## Data excerpts:

● ● ● ● ● ● ●

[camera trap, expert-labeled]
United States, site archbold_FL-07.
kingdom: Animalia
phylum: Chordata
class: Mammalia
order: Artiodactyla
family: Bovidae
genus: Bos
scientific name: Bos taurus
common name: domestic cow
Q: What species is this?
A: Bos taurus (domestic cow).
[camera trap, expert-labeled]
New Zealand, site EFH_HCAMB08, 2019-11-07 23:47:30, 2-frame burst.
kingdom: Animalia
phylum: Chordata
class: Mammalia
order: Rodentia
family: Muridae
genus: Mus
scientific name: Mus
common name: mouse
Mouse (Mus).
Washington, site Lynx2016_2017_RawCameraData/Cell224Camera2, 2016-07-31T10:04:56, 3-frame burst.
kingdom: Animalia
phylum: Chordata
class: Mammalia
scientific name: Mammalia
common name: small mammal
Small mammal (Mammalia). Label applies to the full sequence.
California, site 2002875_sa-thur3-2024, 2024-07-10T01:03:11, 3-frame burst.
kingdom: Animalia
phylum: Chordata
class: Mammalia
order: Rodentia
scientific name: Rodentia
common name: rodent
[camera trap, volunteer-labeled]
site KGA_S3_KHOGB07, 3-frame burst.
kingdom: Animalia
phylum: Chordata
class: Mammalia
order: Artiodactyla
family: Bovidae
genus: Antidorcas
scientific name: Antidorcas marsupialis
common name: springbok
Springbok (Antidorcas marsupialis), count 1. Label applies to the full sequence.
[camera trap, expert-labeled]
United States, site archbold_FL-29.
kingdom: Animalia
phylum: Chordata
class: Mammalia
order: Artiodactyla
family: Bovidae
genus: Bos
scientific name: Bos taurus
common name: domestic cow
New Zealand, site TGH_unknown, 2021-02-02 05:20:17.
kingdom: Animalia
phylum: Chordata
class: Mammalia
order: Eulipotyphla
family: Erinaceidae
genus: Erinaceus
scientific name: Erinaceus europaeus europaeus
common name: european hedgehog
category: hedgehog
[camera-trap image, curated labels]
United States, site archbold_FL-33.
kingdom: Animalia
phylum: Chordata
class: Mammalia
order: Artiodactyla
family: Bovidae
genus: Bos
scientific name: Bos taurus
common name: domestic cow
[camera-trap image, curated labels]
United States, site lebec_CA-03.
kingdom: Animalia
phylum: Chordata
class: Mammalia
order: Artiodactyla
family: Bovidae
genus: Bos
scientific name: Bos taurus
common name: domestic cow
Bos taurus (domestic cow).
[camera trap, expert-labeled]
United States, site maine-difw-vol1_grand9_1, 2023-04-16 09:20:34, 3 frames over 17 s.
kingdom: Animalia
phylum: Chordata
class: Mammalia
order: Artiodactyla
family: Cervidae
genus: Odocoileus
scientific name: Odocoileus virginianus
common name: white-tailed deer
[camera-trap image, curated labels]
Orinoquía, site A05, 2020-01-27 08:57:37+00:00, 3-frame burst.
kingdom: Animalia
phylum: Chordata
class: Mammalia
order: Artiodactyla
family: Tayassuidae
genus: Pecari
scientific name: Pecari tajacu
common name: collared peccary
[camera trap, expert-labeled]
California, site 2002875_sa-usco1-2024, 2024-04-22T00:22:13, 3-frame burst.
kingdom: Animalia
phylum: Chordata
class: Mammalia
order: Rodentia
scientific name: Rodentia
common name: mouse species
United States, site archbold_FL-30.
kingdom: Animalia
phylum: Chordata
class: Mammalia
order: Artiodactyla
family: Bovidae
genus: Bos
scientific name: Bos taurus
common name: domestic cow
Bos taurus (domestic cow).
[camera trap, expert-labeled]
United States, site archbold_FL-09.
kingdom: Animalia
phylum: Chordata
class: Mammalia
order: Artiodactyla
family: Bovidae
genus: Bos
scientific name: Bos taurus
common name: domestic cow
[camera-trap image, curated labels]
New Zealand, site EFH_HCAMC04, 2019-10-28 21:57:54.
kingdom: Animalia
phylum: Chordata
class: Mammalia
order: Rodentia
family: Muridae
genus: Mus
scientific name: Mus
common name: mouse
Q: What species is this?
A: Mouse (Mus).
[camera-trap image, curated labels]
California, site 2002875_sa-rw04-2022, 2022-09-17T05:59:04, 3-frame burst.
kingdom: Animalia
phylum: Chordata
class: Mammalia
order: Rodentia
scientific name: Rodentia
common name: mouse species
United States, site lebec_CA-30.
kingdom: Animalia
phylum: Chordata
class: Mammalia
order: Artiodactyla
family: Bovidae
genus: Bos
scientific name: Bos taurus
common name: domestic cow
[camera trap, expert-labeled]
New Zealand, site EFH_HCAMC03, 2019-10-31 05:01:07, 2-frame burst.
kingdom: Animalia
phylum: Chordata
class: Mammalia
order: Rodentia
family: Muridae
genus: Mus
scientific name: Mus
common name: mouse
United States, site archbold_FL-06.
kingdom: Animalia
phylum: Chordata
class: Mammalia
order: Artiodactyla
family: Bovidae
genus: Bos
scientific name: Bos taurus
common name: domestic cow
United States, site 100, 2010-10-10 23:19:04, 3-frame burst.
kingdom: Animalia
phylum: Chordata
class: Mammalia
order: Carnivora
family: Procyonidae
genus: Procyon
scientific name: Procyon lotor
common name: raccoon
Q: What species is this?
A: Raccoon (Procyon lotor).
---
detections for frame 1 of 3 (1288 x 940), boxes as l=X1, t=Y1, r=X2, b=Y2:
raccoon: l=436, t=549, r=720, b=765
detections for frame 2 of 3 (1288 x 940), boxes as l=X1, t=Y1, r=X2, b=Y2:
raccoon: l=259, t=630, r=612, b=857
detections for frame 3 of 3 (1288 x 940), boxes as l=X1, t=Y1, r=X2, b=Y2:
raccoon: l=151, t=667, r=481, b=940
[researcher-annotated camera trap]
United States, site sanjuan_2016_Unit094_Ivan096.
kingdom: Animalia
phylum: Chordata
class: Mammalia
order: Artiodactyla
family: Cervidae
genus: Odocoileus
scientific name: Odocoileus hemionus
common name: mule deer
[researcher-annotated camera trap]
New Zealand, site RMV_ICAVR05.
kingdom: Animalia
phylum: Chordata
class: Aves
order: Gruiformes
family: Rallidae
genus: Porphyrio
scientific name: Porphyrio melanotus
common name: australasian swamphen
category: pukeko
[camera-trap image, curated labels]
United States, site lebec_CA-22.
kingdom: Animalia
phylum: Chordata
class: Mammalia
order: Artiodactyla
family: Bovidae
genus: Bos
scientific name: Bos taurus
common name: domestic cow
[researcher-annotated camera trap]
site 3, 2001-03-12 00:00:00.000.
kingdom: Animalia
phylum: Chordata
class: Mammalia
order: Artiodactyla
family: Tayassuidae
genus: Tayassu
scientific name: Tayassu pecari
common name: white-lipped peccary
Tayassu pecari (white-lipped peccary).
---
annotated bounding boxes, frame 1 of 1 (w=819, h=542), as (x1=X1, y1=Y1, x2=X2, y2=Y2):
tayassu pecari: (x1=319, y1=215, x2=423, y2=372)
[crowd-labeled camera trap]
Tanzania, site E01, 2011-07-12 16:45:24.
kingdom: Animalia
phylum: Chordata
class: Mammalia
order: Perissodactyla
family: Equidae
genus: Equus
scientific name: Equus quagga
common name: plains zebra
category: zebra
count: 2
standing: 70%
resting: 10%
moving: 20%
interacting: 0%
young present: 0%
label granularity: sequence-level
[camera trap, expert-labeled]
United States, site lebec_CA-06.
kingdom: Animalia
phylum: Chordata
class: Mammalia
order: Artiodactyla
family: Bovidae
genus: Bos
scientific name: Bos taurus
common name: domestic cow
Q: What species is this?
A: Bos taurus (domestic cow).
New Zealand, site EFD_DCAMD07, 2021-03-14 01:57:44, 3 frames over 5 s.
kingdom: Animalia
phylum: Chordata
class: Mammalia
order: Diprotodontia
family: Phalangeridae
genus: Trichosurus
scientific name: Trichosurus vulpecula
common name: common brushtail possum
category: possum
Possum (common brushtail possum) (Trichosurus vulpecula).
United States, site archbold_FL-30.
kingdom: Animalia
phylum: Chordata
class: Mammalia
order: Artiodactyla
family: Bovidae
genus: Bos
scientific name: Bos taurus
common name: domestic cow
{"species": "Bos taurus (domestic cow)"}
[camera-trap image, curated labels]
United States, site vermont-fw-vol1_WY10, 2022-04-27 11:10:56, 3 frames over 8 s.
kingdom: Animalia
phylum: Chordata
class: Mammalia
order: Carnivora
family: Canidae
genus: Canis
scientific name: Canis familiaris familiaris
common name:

● ● ● ● ● ● ●

## About this task:
Track down every line in the entries that includes the string "over", and copy it.

## Task solution:
United States, site maine-difw-vol1_grand9_1, 2023-04-16 09:20:34, 3 frames over 17 s.
New Zealand, site EFD_DCAMD07, 2021-03-14 01:57:44, 3 frames over 5 s.
United States, site vermont-fw-vol1_WY10, 2022-04-27 11:10:56, 3 frames over 8 s.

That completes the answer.